Classify handwritten digits with Keras (MXNet backend)

Download the MNIST dataset from Internet
Preprocessing the dataset
Softmax Regression
A small Convolutional Neural Network



In [ ]:

    
import numpy as np
import matplotlib.pyplot as plt
%matplotlib inline
import seaborn as sns
sns.set()
import pandas as pd
import sklearn
import os
import requests
from tqdm._tqdm_notebook import tqdm_notebook
import tarfile

1. Download the MNIST dataset from Internet

I've made the dataset into a zipped tar file. You'll have to download it now.



In [ ]:

    
def download_file(url,file):
    # Streaming, so we can iterate over the response.
    r = requests.get(url, stream=True)

    # Total size in bytes.
    total_size = int(r.headers.get('content-length', 0)); 
    block_size = 1024
    wrote = 0 
    with open(file, 'wb') as f:
        for data in tqdm_notebook(r.iter_content(block_size), total=np.ceil(total_size//block_size) , unit='KB', unit_scale=True):
            wrote = wrote  + len(data)
            f.write(data)
    if total_size != 0 and wrote != total_size:
        print("ERROR, something went wrong") 

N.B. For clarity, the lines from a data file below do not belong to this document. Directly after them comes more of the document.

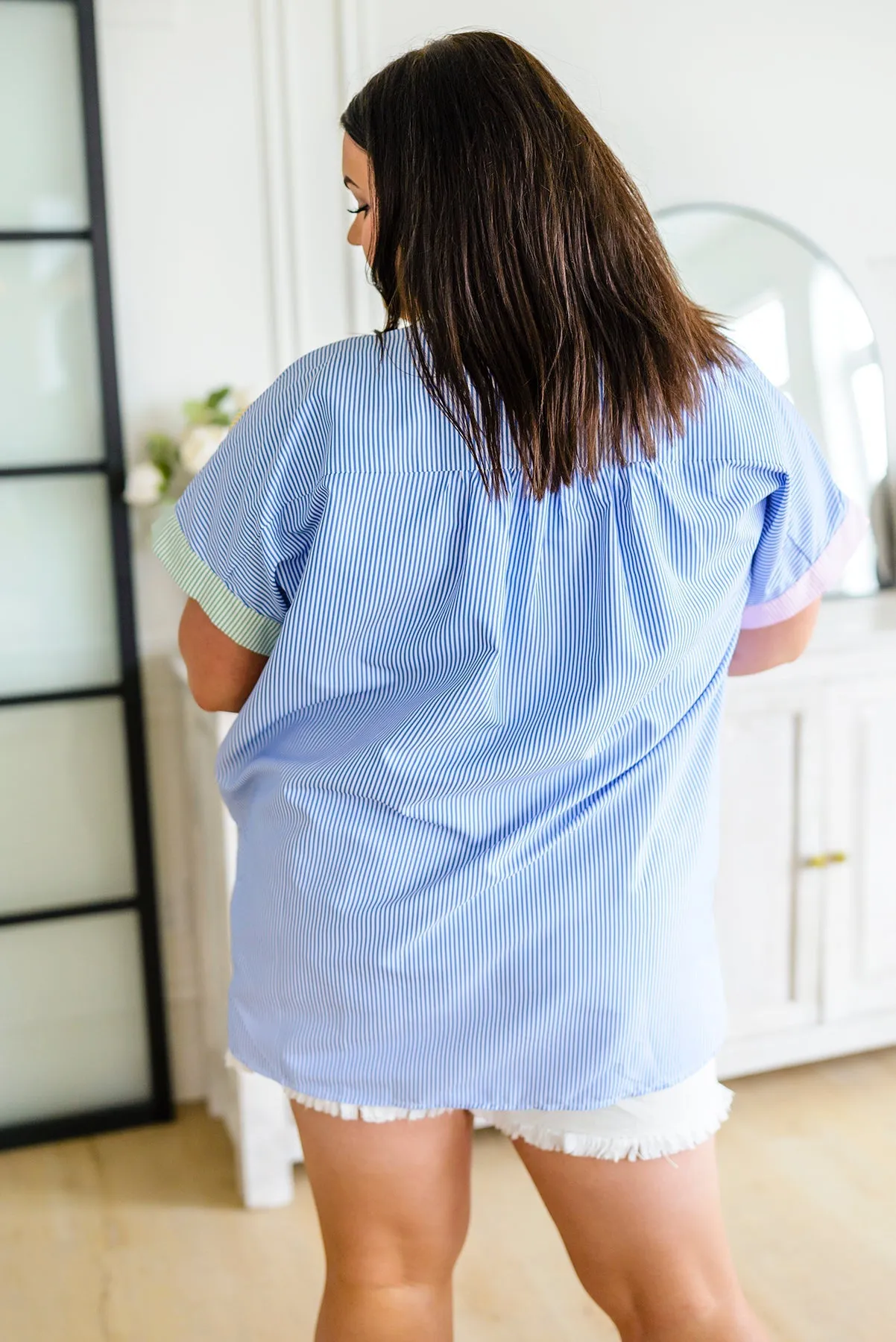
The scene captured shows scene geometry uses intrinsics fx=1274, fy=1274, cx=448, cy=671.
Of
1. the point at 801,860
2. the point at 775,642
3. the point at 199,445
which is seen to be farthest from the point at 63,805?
the point at 775,642

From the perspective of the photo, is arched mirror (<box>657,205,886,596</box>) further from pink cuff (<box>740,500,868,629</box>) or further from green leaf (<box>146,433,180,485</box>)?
pink cuff (<box>740,500,868,629</box>)

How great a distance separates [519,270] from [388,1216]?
0.74 metres

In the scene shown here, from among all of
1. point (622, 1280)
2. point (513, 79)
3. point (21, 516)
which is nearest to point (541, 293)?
point (513, 79)

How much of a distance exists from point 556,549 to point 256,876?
1.16 feet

url = "https://github.com/chi-hung/PythonTutorial/raw/master/datasets/mnist.tar.gz"
file = "mnist.tar.gz"
print('Retrieving the MNIST dataset...')
download_file(url,file)
print('Extracting the MNIST dataset...')
tar = tarfile.open(file)
tar.extractall()
tar.close()
print('Completed fetching the MNIST dataset.')



In [ ]:

10 folders of images will be extracted from the downloaded tar file.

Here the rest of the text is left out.